More “modular,” less “robots in disguise.”
After focusing so much on the Moon and Mars for so many years, NASA is ready to branch out a bit through our Solar System. One particular target of interest is Titan, one of Saturn’s major moons. The problem here is that a traditional unmanned rover like what we’ve been employing wouldn’t really work on Titan’s sandy, soupy terrain, it’d go a few feet before getting stuck in the mud. The solution? A modular robot that can adapt to any kind of terrain.
NASA is working on a new kind of rover robot tentatively named “Shapeshifter.” It’s an apt title, as the Shapeshifter could, at least in theory, reconfigure itself on the fly to roll along the ground, swim through liquid, hover through caves, and probably a few other things I’m not thinking of. It wouldn’t just be one of these guys on the surface, either; the Shapeshifters are designed to work in small teams and assemble themselves together into larger, more complicated machines for different kinds of experiments. A group of hovering Shapeshifters could also airlift other pieces of equipment from a home base or mothership, which would be easier on Titan since the gravity’s lower.

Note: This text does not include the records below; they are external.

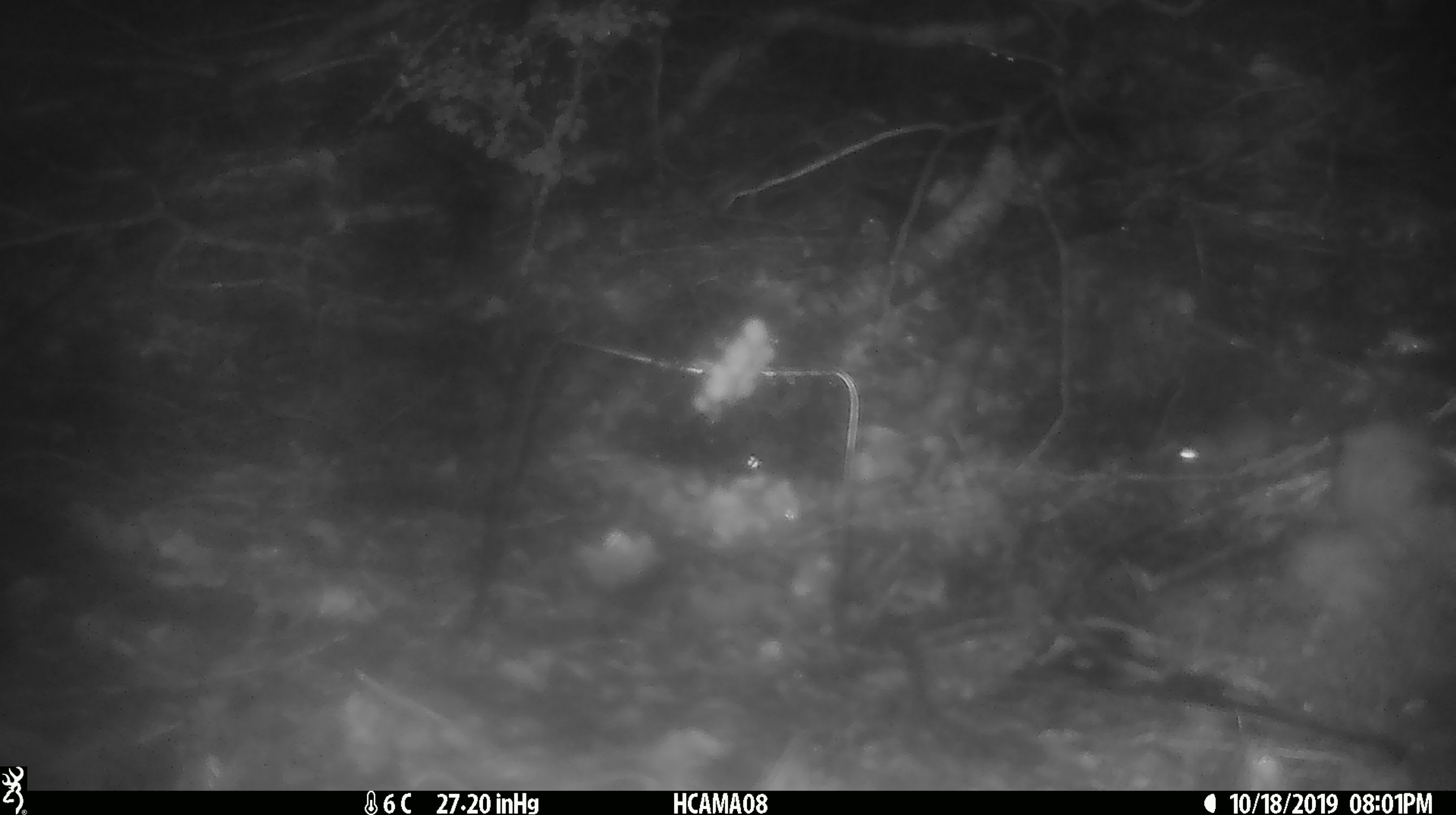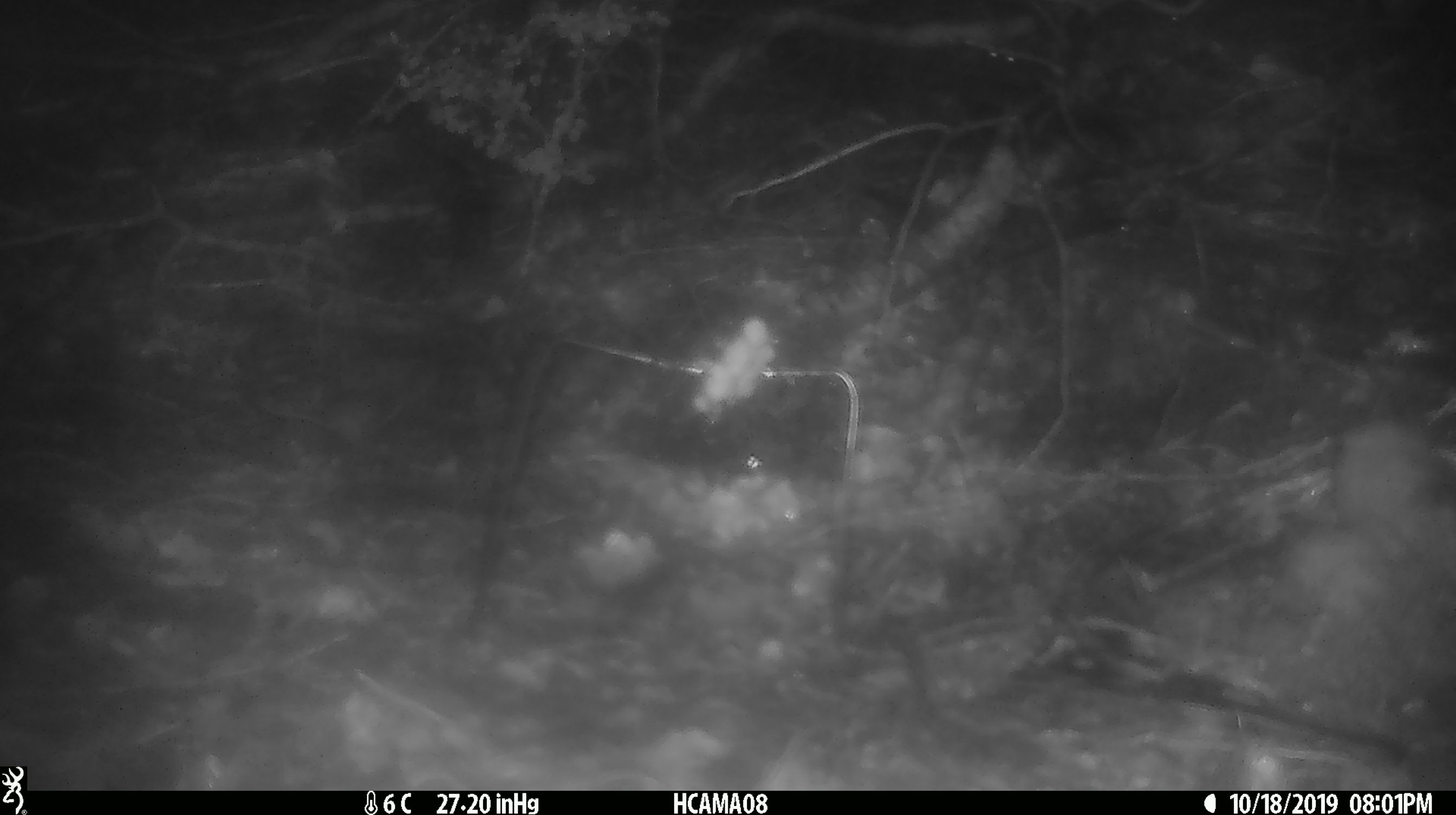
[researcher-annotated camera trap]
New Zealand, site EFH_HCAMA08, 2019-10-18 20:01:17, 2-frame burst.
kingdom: Animalia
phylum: Chordata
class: Mammalia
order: Rodentia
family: Muridae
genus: Mus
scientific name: Mus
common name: mouse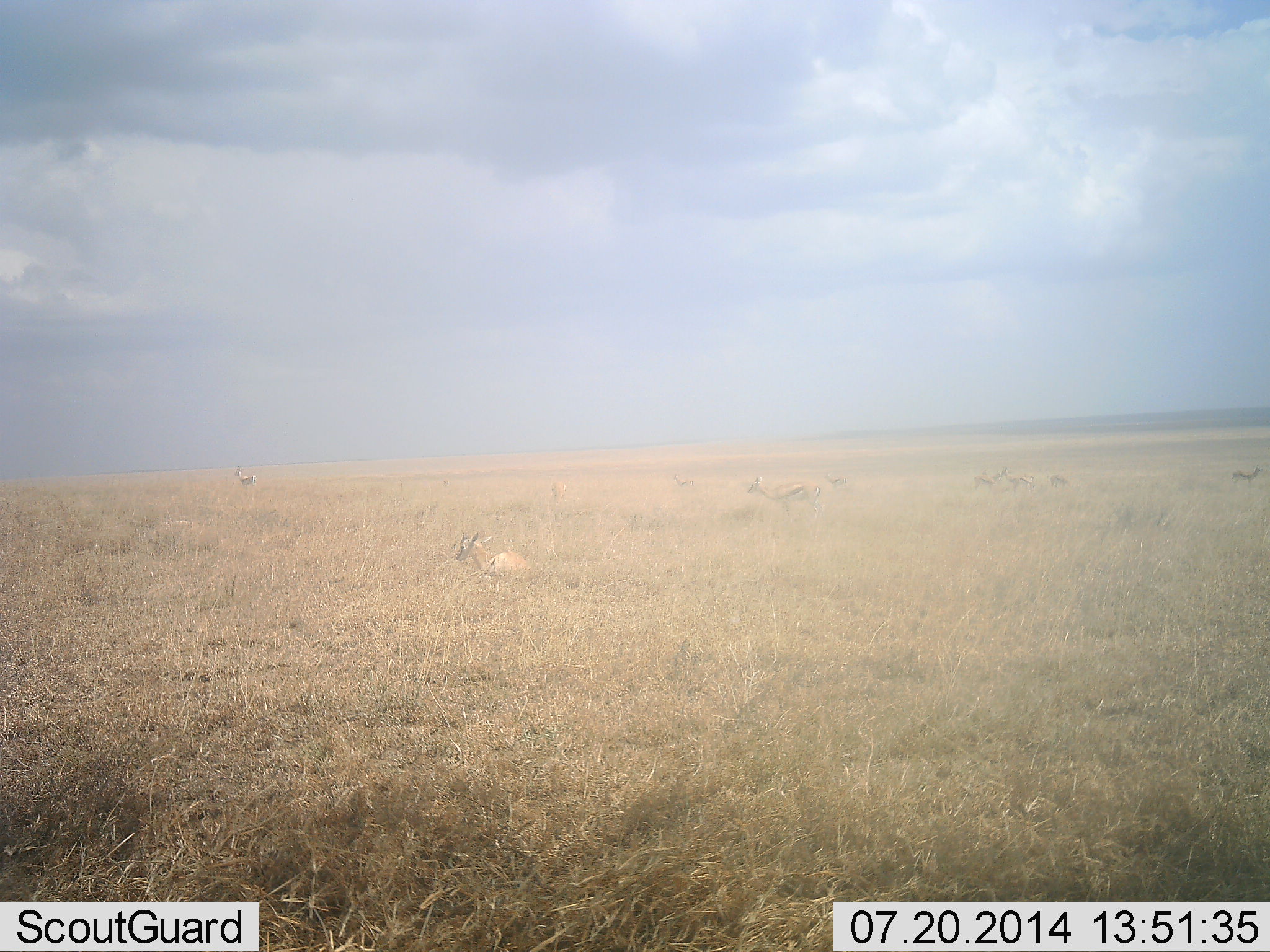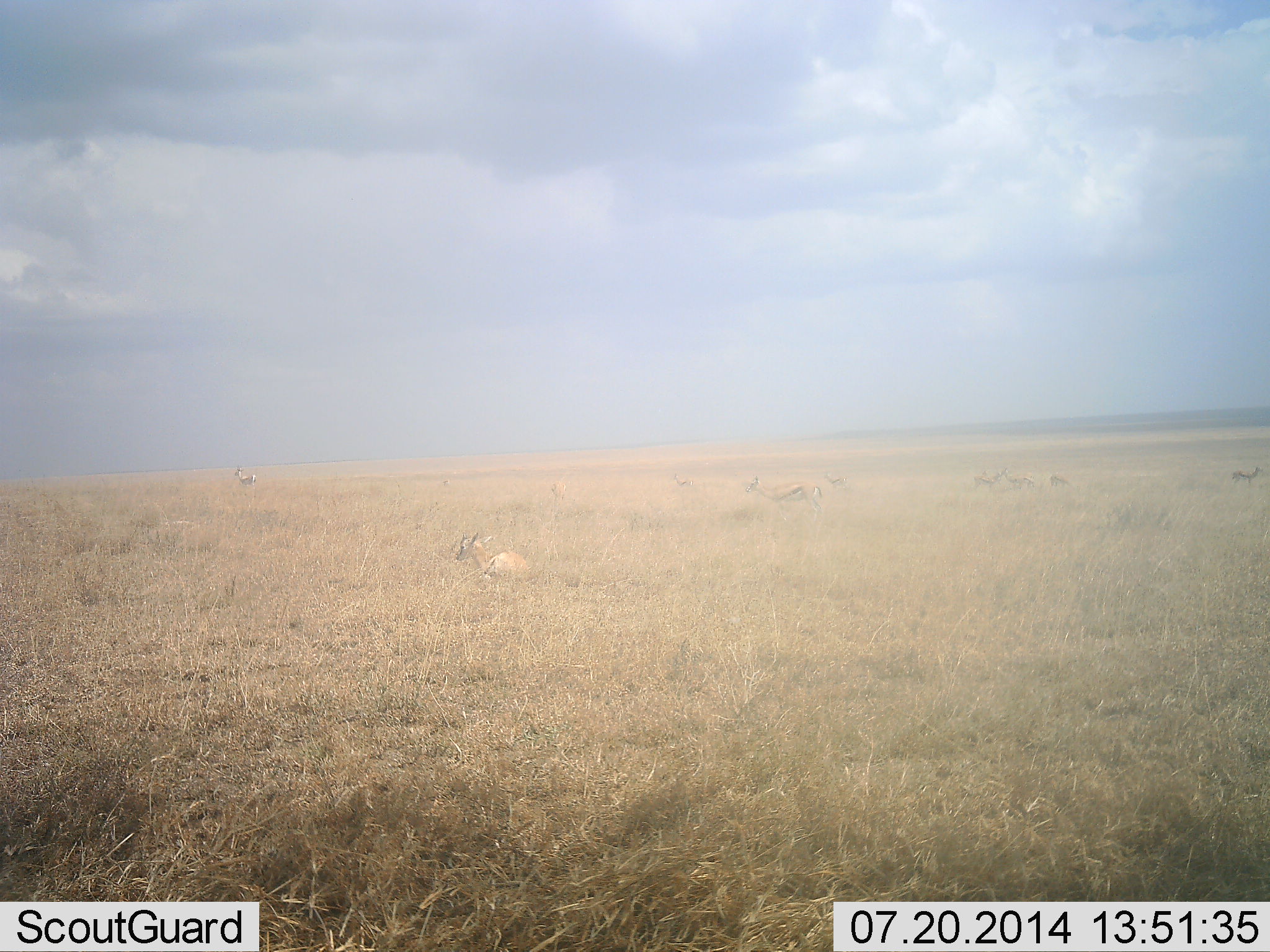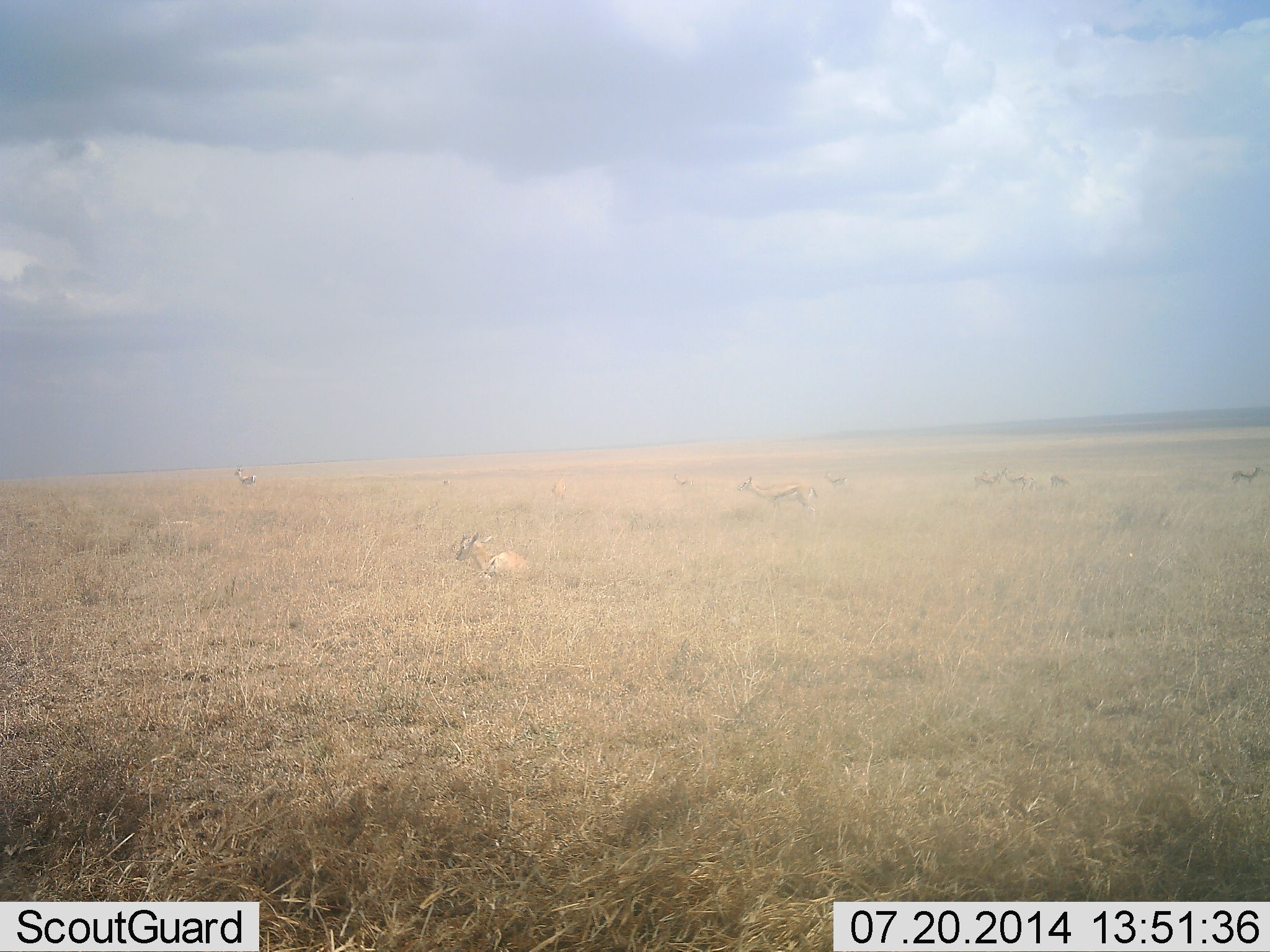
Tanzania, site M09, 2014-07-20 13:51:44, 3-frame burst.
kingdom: Animalia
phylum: Chordata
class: Mammalia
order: Artiodactyla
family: Bovidae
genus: Eudorcas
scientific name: Eudorcas thomsonii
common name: thomson's gazelle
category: gazellethomsons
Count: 8.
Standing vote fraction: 60%.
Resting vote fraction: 80%.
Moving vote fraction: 30%.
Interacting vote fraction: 0%.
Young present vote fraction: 0%.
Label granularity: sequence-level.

The Shapeshifters are a part of NASA’s Innovative Advanced Concepts program, a sort of mad science think tank NASA has to prototype wacky ideas that may end up being useful down the line. It’d probably take a few decades before we can send functional Shapeshifters to Titan, which has only ever had one probe on it, and only for a year. Still, the team is hard at work developing their current prototype, and are hoping to secure some more funding during the next phase of NIAC in 2020.